New York: Maskapai Amerika Serikat (AS) yakni United Airlines dan American Airlines membayar ganti rugi kepada pemilik gedung menara kembar World Trade Center (WTC), usai serangan teroris pada 11 September 2001.

Selama 13 tahun pemilik dari gedung WTC, Larry Silverstein, menuntut ganti rugi kepada dua maskapai tersebut. Pada akhirnya putusan ditetapkan pada Selasa 21 November 2017 waktu AS.

Namun kedua maskapai itu tidak akan mengeluarkan uang sama sekali. Melainkan asuransi yang akan membayar kepada pihak World Trade Center Properties.

Seperti dilansir AFP, Rabu 22 November 2017, enam minggu sebelum serangan terhadap gedung WTC, Silverstein menandatangani kontrak penyewaan selama 99 tahun. Properti itu sendiri dimiliki oleh Otoritas Pelabuhan New York dan New Jersey.

Usai serangan dua pesawat yang menyebabkan robohnya menara kembar itu, Silverstein menerima ganti rugi dari pihak asuransi sebesar USD4,5 miliar atau sekitar Rp60,8 triliun. Kesepakatan ini pun diraih setelah negosiasi yang berlangsung panjang.

Tetapi Silverstein menuntut ganti rugi dari American Airlines dan United, yang pesawatnya dibajak dan digunakan dalam serangan itu.

Pada awalnya Silverstein menuntut ganti rugi sebesar USD12,3 miliar atau sekitar 166,2 trilun.

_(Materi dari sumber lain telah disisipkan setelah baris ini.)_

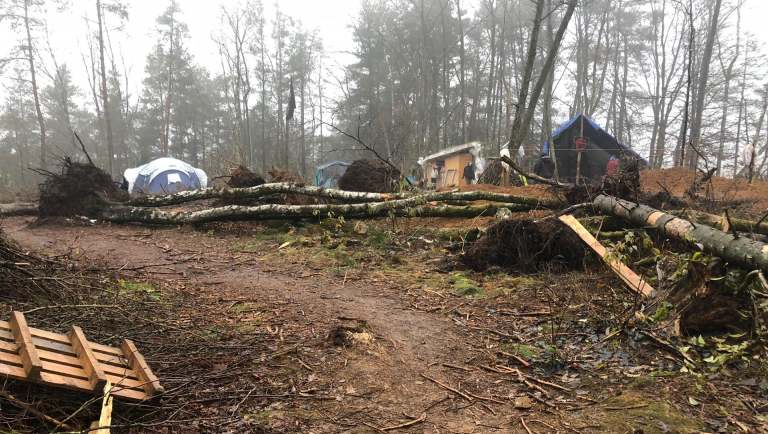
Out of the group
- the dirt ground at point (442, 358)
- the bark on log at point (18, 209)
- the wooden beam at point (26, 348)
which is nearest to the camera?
the wooden beam at point (26, 348)

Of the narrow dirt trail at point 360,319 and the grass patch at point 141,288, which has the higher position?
the grass patch at point 141,288

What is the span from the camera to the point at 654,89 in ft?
99.1

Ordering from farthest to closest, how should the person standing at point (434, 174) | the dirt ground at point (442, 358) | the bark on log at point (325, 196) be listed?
Result: the person standing at point (434, 174)
the bark on log at point (325, 196)
the dirt ground at point (442, 358)

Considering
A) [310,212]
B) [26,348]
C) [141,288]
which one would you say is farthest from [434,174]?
[26,348]

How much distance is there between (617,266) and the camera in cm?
465

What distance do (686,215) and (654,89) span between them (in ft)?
99.3

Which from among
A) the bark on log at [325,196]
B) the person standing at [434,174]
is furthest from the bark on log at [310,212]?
the person standing at [434,174]

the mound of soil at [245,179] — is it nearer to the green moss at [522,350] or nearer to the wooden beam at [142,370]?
the wooden beam at [142,370]

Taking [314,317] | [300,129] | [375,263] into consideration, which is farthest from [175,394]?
[300,129]

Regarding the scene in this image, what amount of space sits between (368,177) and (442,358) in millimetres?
9405

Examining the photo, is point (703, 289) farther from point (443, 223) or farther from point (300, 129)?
Answer: point (300, 129)

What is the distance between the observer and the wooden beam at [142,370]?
2.40 m

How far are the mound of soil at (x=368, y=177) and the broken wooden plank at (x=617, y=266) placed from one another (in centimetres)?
662

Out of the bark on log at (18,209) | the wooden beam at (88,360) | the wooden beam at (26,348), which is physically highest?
the bark on log at (18,209)
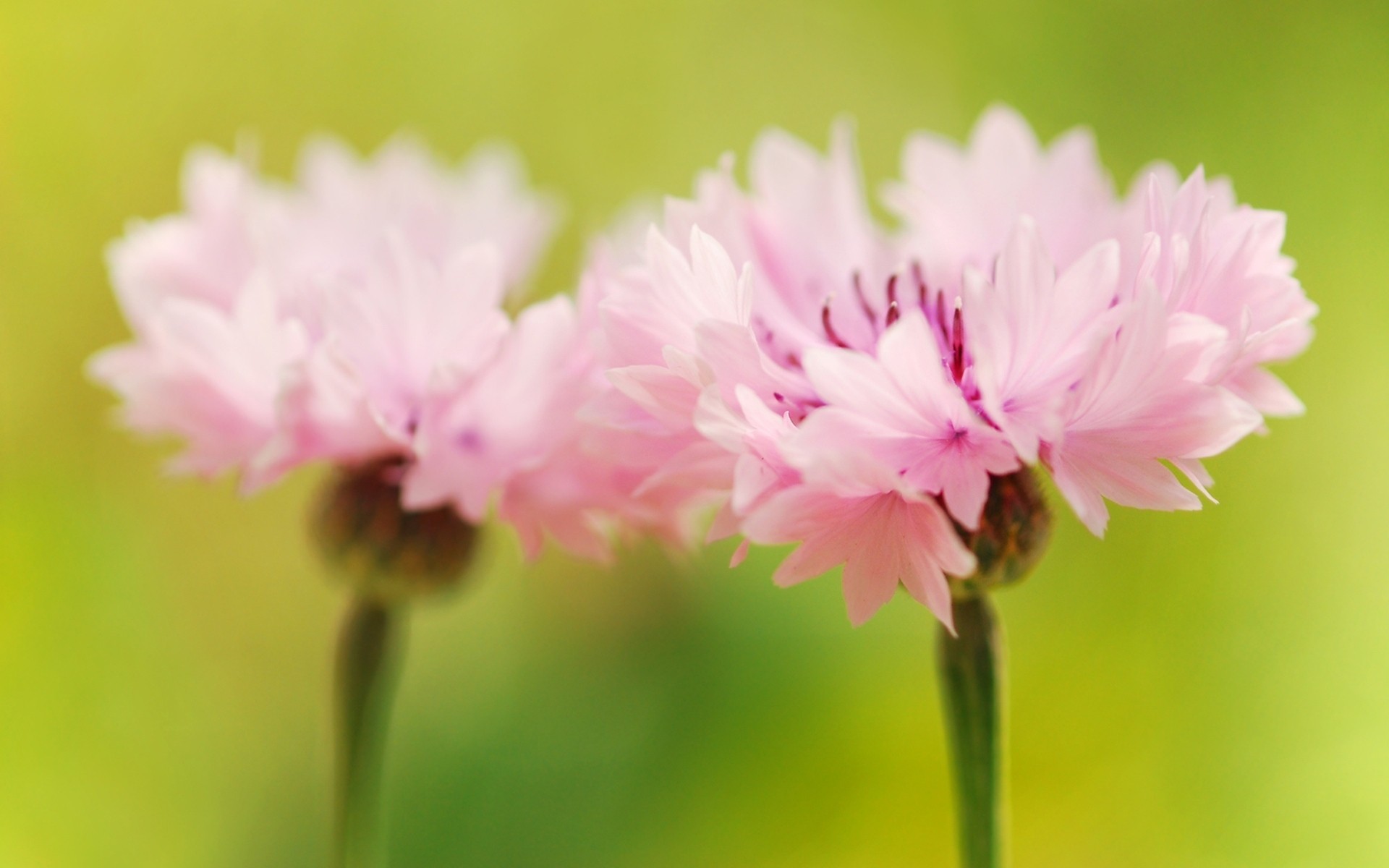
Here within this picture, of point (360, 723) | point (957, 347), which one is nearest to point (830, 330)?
point (957, 347)

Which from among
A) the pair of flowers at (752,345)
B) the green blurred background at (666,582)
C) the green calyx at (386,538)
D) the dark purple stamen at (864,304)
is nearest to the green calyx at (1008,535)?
the pair of flowers at (752,345)

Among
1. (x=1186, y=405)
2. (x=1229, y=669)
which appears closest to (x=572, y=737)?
(x=1229, y=669)

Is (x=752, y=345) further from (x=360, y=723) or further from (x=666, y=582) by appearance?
(x=666, y=582)

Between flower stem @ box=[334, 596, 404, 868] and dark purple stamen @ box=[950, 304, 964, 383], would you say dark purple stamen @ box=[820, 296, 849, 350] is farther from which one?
flower stem @ box=[334, 596, 404, 868]

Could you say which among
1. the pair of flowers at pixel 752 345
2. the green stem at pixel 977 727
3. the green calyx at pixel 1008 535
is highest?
the pair of flowers at pixel 752 345

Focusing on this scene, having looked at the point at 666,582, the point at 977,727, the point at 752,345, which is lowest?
the point at 977,727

Tuntutan itu diarahkan kepada kedua maskapai dan pihak perusahaan keamanan bandara.

Sekarang, kedua belah pihak sepakat mengenai ganti rugi yang harus dibayar dan disetujui oleh Hakim Distrik, Alvin Hellerstein.

Serangan pada 11 September 2001 silam menyerang menara kembar WTC dan menewaskan lebih dari 2.750 jiwa. Pesawat lain juga dibajak dan menghantam Pentagon di Washington sementara pesawat jatuh di Pennsylvania. Total sekitar 3.000 orang tewas dalam serangan ini.